Tarea propuesta - Explique, según el artículo sobre Rubiales, a qué se debe que el beso no habría causado escándalo si la presidenta de la Real Federación hubiera besado de igual modo a un jugador. Responda en una a tres oraciones.

Texto a revisar -

────────────────────

Por Ignacio Castro Rey
Cogido desde hace días entre varios fuegos que se turnan en la rabia, Rubiales nunca fue un ejemplo. Tampoco su comportamiento en Sidney, él mismo lo ha reconocido ampliamente, fue ejemplar. Sin embargo, la jauría que pide ver rodar su cabeza es lo que da más miedo.
No olvidemos que el miedo sigue siendo lo que lleva a mucha gente normal a participar, en plena democracia vegetariana, en auténticas carnicerías medievales. Entre muchos otras, recordemos la de Dolores Vázquez. Son dos personajes muy distintos una y otro, pero asediados por similar infamia, la misma horda de fondo.
¿Quién dijo que la democracia no necesita sacrificios humanos? Ninguna sociedad deja de ser represiva. Menos que ninguna, aquella que ha depositado el riesgo de vivir en consigna, en el trastorno bipolar del Estado-mercado. Con una mano mayoritaria nos maltrata y convierte en inválidos; con la otra, minoritaria, nos consiente una obscena libertad de expresión y nuevas formas de sangre. La misma sociedad que, dirigida por la furia puritana del norte, bombardea cada día lejanos países y revienta los cuerpos –mujeres y niños primero-, se escandaliza ahora por un «pico» robado. Si eso es violencia, ¿cómo le llamamos a la cotidiana caza del hombre que decretan los medios? Todo ello en una sociedad post-patriarcal en la que un feminismo vigilante avanza mientras los feminicidios crecen, aunque en estos días la barbarie real haya sido tapada por una ficción unánime de justicia vengadora.
¿Alguien duda que, si los sexos de este psicodrama nacional estuvieran invertidos y la presidenta de la Real Federación hubiera besado de igual modo a un jugador, el tema no habría suscitado ningún escándalo? Da vergüenza decir que ello se debe a una histeria justiciera basada en una imagen mariana de la mujer, supuestamente incapaz de ningún deseo turbio. Es humillante para el feminismo esta victimización purificadora, pero así están las cosas.

────────────────────

Listado presentado -
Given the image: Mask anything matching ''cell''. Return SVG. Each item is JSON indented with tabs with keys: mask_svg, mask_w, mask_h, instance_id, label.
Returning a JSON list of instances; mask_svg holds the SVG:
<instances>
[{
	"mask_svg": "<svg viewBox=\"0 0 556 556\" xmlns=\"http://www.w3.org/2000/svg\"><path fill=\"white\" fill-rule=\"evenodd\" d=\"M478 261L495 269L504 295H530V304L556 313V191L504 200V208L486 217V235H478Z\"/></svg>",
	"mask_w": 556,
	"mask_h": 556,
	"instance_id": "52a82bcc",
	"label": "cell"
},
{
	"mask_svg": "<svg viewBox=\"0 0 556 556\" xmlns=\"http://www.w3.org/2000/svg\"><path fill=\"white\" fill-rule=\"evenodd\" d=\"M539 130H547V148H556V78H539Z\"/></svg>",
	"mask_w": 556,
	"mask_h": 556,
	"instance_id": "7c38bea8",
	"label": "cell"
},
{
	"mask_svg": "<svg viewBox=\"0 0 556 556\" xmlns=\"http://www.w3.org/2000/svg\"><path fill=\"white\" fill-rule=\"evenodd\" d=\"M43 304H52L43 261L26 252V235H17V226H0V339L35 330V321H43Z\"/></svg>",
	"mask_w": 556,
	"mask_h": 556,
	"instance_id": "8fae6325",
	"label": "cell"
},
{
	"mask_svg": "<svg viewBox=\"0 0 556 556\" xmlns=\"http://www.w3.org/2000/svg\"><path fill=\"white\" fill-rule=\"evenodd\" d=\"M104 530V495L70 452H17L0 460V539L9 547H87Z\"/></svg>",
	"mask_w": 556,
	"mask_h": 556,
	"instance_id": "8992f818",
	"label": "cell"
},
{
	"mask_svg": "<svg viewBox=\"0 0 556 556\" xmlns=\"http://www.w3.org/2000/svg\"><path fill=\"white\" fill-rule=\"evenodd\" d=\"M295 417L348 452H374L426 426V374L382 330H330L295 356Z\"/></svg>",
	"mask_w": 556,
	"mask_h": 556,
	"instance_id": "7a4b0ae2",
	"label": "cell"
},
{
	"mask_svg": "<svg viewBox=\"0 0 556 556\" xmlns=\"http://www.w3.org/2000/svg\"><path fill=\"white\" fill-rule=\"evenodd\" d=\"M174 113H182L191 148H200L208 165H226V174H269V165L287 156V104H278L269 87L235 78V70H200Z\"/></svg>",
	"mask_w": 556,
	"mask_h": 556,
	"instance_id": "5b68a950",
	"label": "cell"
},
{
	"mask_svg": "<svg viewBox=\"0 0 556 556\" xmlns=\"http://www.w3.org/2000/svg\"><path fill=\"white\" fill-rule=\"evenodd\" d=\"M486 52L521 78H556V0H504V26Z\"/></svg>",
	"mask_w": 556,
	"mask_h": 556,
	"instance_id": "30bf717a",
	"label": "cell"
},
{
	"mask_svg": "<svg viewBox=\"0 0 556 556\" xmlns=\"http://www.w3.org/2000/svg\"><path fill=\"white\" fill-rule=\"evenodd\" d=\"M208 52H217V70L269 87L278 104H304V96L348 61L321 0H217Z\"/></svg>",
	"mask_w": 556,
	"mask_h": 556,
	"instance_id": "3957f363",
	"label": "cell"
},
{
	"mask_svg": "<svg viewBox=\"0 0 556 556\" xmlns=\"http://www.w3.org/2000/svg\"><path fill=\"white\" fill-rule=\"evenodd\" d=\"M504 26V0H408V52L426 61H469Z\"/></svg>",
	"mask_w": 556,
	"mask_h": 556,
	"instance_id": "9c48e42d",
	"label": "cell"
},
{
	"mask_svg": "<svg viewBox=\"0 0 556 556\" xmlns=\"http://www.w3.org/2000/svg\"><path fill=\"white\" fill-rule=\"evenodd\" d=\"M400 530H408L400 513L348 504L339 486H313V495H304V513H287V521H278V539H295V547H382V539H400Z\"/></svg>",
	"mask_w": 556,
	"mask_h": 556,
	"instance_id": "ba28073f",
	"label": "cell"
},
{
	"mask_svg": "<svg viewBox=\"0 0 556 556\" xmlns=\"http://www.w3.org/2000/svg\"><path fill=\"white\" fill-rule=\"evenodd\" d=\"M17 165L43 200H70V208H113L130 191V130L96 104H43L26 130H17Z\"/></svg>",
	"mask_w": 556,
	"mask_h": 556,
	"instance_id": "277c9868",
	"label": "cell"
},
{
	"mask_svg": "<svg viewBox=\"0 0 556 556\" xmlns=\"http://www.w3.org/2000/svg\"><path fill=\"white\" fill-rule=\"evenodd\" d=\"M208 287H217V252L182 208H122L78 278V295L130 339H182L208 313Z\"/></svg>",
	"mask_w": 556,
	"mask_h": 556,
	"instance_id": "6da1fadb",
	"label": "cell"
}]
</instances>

────────────────────

Su respuesta - Se debe a una histeria justiciera basada en una imagen mariana de la mujer, a la que se supone incapaz de ningún deseo turbio.